SCARBOROUGH — One of Scarborough’s largest landowners presented its final plan for a new beachfront park off Black Point Road to the Planning Board on Monday night.

Black Point Park would feature enough parking to accommodate 370 cars and have enough space on its beach for about 900 visitors at high tide, said representatives of the Sprague Corp.

Sprague owns the 64-acre parcel, which is adjacent to Scarborough Beach State Park, and would continue to own the park. The property includes about 1,700 feet of beachfront.

Planning Board members did not act on the proposal, instead promising a capacity crowd that they would take a cautious and measured approach before rendering a final decision.

“We as a board fully understand and appreciate the magnitude of the proposal that has been put before us,” Allen T. Paul, Planning Board chairman, told an audience of more than 70 people.

Monday’s gathering at the Scarborough Town Office was no different than some of the previous Zoning Board of Appeals meetings, when large crowds of opponents filled the Town Council chambers to speak against the project.

In May, the ZBA voted that the proposal meets the rules for a special exception as a commercial outdoor recreation development.

Sprague Corp. is now seeking site plan approval from the Planning Board, a step that Assistant Town Planner Jay Chace said could take several weeks or months to finalize.

“This is just the start of the site plan review process. We recognize that this is a very complex and, frankly, controversial item,” Chace said.

Chace said before Monday’s meeting that Sprague will not only need site plan approval from the town, but its plan must be reviewed by the Maine Department of Transportation, the Maine Department of Inland Fisheries and Wildlife, and the Maine Department of Environmental Protection.

Also pending is a lawsuit filed in Cumberland County Superior Court against the town and Sprague by a group of owners of nearby properties, who claim the project does not meet review standards for a special exception.

Chace said both sides have agreed to postpone court proceedings until the Planning Board makes its final decision.

Seth Sprague, spokesman for Sprague Corp. and Black Point Resource Management, which would manage the park, said they want to create more public access to Scarborough Beach.

Scarborough Beach State Park is often filled to capacity on hot summer days, with lines of traffic extending from the gatehouse to Black Point Road. Sprague Corp. manages the park for the state.

By creating a new park, Sprague said, the corporation should be able to manage Scarborough Beach State Park more efficiently. It also would fulfill the vision of his family, which has sought to preserve land and provide public access in Scarborough and Cape Elizabeth.

“We see this (new park) as a positive merging of our family and our corporation’s goals as well as the town’s desire to find new public access to the water,” Sprague said.

Terry DeWan, Sprague’s landscape architect, said it would take about two years to complete the project.
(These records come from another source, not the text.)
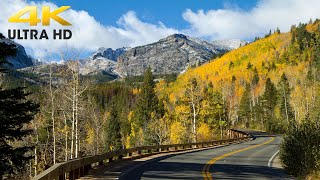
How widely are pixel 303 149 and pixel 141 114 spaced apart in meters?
67.7

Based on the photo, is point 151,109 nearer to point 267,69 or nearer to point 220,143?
point 220,143

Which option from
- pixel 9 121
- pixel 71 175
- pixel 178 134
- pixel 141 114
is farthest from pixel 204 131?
pixel 71 175

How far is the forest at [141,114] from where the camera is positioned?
68.0 feet

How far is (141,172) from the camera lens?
17.6 meters

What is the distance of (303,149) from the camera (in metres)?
17.3

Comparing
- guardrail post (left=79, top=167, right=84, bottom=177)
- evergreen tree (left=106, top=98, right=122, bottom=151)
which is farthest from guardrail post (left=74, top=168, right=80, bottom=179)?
evergreen tree (left=106, top=98, right=122, bottom=151)

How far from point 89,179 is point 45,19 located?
17620mm

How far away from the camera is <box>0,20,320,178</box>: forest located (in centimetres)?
2072

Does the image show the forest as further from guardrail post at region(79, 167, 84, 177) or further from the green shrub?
guardrail post at region(79, 167, 84, 177)

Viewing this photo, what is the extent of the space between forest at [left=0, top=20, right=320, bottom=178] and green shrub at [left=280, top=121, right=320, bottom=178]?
3.1 inches

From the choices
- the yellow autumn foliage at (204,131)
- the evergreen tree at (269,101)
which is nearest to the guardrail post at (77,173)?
the yellow autumn foliage at (204,131)

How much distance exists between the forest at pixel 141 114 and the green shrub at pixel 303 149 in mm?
79

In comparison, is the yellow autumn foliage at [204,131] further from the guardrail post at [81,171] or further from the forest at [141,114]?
the guardrail post at [81,171]

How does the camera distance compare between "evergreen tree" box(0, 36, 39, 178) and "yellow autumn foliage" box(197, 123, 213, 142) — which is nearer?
"evergreen tree" box(0, 36, 39, 178)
He said plans for fires and grilling have been dropped, due to neighbors’ concerns.

The new park would be open from May 1 to Oct. 15. Its operating hours would be 9 a.m. until sunset. Entry fees would be the same as those charged for the adjacent state park, which was $4.50 for an adult Maine resident this year.

DeWan said a management advisory committee, consisting of town officials, park officials and neighbors, would be created to ensure that Black Point Park is being managed well.